It doesn't take much to see that by varying these values we can produce all different formats shown in examples above. Now we can complicate the matters even further if we try to present an array of values:

int[5] { 1, 2, 3, 4, 5 }

One step further will lead us to formatting of any object which implements IEnumerable interface, for example a list:

List<Int32> {
 |-- int Item[0]=56
 |-- int Item[1]=39
 |-- int Item[2]=95
 |-- int Item[3]=94
 |-- int Item[4]=35
 |-- int Item[5]=60
 |-- int Item[6]=64
 |-- int Item[7]=58
 |-- int Item[8]=77
 +-- int Item[9]=26 }

In all these cases we can notice that representation of a member variable is somewhat arbitrary. In that sense we write Point to represent System.Drawing.Point type, but at the same time we put int for System.Int32 type, rather than Int32. This is the result of an effort to make output more readable. On the other hand, that is an act of conscious stepping back from the proclaimed goal of being general, just in order to make the output look nicer. The key point in making such customizations is in finding proper measure between two extremes: one is to know nothing about particular object converted to string, which produces overweighed results as in the Rectangle example; opposite extreme is to gather all knowledge imaginable about the object at hand, as to convert it to string most beautiful of all, which in turn equals coding all possible custom formats. The proper solution lies between these extremes, and it is to recognize simplifications that affect output so frequently that gathering required knowledge eventually pays off. For example, we can specifically name primitive types int, long, etc. rather than to use their short CTS names Int32 and Int64. Such activity is limited only to a small set of types and, when implemented, helps output string be shorter and consequently easier to read.
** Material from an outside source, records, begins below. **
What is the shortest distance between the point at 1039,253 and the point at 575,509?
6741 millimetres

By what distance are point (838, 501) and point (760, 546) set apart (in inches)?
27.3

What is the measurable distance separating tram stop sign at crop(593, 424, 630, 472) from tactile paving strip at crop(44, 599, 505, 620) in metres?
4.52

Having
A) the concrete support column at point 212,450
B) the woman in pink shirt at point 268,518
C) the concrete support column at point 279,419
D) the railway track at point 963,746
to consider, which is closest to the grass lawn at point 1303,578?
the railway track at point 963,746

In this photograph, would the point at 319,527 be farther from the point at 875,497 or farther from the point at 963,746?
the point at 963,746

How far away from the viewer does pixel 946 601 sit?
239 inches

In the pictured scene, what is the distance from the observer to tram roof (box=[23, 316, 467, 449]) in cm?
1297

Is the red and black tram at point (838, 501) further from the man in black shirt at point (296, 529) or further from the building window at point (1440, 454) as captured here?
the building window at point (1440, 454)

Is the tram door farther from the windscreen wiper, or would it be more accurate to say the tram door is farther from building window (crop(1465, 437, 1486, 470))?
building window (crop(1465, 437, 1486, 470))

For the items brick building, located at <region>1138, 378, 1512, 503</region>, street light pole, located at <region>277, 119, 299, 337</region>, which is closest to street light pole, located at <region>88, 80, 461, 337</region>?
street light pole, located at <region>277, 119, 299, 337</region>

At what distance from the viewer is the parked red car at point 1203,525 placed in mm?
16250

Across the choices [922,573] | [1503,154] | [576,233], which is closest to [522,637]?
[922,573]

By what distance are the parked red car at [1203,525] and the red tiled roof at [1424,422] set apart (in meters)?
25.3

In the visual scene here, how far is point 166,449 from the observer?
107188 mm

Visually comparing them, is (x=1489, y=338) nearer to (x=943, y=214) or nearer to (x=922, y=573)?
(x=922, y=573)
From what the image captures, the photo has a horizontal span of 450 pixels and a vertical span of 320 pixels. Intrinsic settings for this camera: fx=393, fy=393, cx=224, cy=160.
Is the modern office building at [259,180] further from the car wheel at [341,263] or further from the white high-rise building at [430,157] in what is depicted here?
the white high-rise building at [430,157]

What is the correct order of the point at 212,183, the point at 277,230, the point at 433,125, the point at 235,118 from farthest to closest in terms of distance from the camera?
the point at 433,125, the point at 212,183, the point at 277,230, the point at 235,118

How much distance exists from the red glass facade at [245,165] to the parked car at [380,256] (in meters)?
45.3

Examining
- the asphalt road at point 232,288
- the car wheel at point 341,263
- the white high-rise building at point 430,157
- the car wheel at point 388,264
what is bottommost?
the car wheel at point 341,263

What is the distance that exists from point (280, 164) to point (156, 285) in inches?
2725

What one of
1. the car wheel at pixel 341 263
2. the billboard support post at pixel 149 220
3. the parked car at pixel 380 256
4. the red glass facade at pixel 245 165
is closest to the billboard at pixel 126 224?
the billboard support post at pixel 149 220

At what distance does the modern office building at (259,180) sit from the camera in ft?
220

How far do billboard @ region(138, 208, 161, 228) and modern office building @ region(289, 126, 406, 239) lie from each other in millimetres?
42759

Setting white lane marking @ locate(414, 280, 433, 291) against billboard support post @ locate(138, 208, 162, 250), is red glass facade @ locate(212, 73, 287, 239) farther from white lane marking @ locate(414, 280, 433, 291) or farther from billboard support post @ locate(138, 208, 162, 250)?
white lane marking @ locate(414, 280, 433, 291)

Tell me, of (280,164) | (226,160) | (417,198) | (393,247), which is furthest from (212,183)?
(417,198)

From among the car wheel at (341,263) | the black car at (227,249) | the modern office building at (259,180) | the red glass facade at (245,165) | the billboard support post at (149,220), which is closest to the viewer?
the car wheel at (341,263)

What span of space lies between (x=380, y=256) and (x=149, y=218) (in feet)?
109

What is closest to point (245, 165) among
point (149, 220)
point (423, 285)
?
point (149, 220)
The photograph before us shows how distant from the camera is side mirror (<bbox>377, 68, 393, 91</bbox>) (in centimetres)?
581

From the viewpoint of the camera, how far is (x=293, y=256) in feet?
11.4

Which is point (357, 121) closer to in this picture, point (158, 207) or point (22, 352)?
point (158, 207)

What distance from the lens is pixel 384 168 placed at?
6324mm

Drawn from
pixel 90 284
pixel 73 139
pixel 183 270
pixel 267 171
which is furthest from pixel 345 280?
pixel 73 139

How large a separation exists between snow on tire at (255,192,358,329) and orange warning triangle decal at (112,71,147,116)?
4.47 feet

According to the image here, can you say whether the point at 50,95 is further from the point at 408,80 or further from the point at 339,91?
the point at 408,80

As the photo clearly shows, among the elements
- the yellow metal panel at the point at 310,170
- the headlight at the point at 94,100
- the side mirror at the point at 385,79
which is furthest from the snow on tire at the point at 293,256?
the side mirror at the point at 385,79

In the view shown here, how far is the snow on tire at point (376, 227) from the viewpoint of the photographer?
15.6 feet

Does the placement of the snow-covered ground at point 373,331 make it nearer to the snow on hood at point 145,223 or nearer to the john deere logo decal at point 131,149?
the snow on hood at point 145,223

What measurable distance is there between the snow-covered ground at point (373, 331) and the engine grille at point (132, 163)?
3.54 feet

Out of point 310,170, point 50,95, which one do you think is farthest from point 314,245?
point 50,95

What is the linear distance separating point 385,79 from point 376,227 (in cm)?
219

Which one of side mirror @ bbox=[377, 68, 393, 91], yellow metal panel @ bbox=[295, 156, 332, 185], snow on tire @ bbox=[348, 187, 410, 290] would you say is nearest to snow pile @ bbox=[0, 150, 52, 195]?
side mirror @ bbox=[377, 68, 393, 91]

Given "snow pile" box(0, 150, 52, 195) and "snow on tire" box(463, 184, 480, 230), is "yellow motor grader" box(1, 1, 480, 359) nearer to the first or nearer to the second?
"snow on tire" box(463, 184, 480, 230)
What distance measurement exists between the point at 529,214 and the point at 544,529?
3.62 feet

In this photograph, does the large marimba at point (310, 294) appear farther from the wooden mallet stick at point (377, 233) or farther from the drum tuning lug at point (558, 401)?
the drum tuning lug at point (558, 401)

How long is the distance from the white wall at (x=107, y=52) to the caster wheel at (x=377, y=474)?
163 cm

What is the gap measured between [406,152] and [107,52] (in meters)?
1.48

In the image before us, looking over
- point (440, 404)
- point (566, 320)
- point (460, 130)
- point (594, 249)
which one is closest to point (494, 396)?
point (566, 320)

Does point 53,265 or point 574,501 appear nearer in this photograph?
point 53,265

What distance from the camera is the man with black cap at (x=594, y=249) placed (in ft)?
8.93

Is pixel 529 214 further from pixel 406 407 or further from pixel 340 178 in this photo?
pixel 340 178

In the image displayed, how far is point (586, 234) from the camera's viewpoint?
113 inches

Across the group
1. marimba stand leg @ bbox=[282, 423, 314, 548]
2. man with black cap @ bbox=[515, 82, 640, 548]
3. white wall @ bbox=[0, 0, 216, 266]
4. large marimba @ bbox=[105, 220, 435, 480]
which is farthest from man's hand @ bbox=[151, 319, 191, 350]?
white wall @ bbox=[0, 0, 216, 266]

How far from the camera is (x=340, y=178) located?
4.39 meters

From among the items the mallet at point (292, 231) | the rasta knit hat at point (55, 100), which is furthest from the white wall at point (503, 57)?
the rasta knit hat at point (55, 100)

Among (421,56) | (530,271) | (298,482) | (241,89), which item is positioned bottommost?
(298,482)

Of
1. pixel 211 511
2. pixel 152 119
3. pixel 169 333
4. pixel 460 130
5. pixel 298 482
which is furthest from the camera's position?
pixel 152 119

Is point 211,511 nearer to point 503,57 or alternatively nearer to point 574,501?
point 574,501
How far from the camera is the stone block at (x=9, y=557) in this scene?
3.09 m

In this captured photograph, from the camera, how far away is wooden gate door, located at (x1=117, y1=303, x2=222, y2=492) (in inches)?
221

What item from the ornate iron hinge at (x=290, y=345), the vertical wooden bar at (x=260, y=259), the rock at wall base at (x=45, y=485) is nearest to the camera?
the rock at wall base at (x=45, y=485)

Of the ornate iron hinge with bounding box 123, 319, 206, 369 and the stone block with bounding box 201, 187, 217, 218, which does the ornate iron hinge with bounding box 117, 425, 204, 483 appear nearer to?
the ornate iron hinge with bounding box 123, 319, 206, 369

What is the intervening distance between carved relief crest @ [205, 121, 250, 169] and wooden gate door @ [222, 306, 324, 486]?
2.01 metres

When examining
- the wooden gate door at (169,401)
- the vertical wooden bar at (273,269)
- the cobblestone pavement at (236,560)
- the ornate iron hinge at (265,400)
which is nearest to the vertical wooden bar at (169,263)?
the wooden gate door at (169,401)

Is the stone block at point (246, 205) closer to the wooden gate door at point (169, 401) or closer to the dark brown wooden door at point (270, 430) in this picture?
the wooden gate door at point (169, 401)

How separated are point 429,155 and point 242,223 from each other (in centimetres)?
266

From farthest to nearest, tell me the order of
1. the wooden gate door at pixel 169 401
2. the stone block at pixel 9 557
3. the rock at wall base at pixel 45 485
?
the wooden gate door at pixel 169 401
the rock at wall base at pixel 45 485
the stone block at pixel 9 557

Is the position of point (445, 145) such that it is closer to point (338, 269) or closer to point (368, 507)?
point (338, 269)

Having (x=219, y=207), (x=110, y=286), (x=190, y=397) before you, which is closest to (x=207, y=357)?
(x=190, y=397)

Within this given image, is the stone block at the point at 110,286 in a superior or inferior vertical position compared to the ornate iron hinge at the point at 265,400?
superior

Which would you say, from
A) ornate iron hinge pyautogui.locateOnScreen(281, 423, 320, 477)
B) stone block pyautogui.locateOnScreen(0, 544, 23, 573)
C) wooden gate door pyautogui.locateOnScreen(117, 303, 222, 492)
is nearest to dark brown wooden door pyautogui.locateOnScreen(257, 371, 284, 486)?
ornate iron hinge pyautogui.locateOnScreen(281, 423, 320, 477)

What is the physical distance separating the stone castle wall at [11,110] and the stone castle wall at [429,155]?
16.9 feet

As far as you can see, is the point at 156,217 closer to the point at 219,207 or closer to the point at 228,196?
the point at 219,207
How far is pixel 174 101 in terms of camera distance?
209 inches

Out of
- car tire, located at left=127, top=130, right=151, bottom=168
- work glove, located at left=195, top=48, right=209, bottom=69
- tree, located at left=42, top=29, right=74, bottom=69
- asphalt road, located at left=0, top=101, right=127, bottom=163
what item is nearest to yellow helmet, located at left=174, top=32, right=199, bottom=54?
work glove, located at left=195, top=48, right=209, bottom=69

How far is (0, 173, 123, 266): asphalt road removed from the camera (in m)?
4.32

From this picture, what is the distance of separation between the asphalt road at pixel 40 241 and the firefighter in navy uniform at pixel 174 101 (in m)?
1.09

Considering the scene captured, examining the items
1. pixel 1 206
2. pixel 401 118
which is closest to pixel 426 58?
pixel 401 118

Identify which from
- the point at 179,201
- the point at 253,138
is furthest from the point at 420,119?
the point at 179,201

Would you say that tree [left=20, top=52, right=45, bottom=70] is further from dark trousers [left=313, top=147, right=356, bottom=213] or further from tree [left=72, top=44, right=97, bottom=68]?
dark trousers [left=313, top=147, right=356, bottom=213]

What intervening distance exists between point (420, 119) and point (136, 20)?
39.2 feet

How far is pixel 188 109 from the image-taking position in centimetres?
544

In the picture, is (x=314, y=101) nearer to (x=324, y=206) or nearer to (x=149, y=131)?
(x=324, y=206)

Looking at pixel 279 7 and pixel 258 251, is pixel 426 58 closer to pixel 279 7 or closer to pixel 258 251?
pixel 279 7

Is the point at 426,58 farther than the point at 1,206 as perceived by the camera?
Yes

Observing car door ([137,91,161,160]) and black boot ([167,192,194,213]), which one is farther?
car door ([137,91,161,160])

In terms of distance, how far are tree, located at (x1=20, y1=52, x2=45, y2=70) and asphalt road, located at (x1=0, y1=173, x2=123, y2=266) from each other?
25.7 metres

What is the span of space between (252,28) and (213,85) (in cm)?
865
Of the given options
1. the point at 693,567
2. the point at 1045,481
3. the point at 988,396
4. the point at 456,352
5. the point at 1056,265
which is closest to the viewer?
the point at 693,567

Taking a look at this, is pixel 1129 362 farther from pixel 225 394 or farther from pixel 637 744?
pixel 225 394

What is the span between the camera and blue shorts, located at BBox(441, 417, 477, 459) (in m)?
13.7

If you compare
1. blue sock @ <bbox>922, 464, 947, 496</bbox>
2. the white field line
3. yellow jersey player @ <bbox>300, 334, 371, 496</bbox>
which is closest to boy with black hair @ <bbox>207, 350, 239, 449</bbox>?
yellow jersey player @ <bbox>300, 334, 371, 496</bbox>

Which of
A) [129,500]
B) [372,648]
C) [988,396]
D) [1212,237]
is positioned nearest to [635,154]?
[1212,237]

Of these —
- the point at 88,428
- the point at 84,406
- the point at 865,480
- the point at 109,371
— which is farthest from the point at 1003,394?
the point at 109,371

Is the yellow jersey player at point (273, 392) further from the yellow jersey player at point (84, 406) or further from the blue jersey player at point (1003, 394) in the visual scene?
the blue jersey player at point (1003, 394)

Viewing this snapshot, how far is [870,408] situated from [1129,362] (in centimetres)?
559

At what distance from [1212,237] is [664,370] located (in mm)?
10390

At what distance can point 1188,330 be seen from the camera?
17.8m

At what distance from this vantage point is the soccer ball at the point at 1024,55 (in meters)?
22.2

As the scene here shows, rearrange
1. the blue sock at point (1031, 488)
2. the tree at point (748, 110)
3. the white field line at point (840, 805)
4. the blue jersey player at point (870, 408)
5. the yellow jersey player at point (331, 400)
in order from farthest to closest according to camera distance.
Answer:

Additional knowledge is applied when array is converted to string, in which case we know that only length and series of items should be given on the output. Quite similarly, objects implementing IEnumerable, e.g. List, Stack or ArrayList, can be converted to string in almost the same way as a plain array. Specific knowledge can also be applied to present key-value collections, e.g. Dictionary, Hashtable, SortedList, etc. The output in that case could be similar to the array case, only having key values shown in place of numerical indices. For example, it could look like this:

SortedDictionary<int, Point> = {
 |-- Item[0] = {
 |    |-- int Key=28
 |    +-- Point Value { bool IsEmpty=false, int X=31, int Y=68 } }
 |-- Item[1] = {
 |    |-- int Key=255
 |    +-- Point Value { bool IsEmpty=false, int X=43, int Y=4 } }
 |-- Item[2] = {
 |    |-- int Key=272
 |    +-- Point Value { bool IsEmpty=false, int X=95, int Y=67 } }
 |-- Item[3] = {
 |    |-- int Key=516
 |    +-- Point Value { bool IsEmpty=false, int X=35, int Y=54 } }
 |-- Item[4] = {
 |    |-- int Key=695
 |    +-- Point Value { bool IsEmpty=false, int X=71, int Y=34 } }
 |-- Item[5] = {
 |    |-- int Key=743
 |    +-- Point Value { bool IsEmpty=false, int X=84, int Y=5 } }
 |-- Item[6] = {
 |    |-- int Key=940
 |    +-- Point Value { bool IsEmpty=false, int X=38, int Y=14 } }
 |-- Item[7] = {
 |    |-- int Key=984
 |    +-- Point Value { bool IsEmpty=false, int X=96, int Y=23 } }
 +-- Item[8] = {
      |-- int Key=998
      +-- Point Value { bool IsEmpty=false, int X=56, int Y=62 } } }

With these examples we have shown that we can benefit if some level of knowledge about data types is available. One more, a little bit vague, type of knowledge has already been employed when multi-lined strings have been formatted. That was to occasionally make decision to inline specific object's representation rather than to spread it across several lines. Scalar types are inlined by default. But complex types consist of multiple values which are formatted based on properties like FieldDelimiter or IndentationString. The solution to the problem is to attempt to override these formatting strings and, if resulting string is acceptably short, to consider the work done. Otherwise, if one property is formatted in a long line, then give up trying and format it according to original formatting strings.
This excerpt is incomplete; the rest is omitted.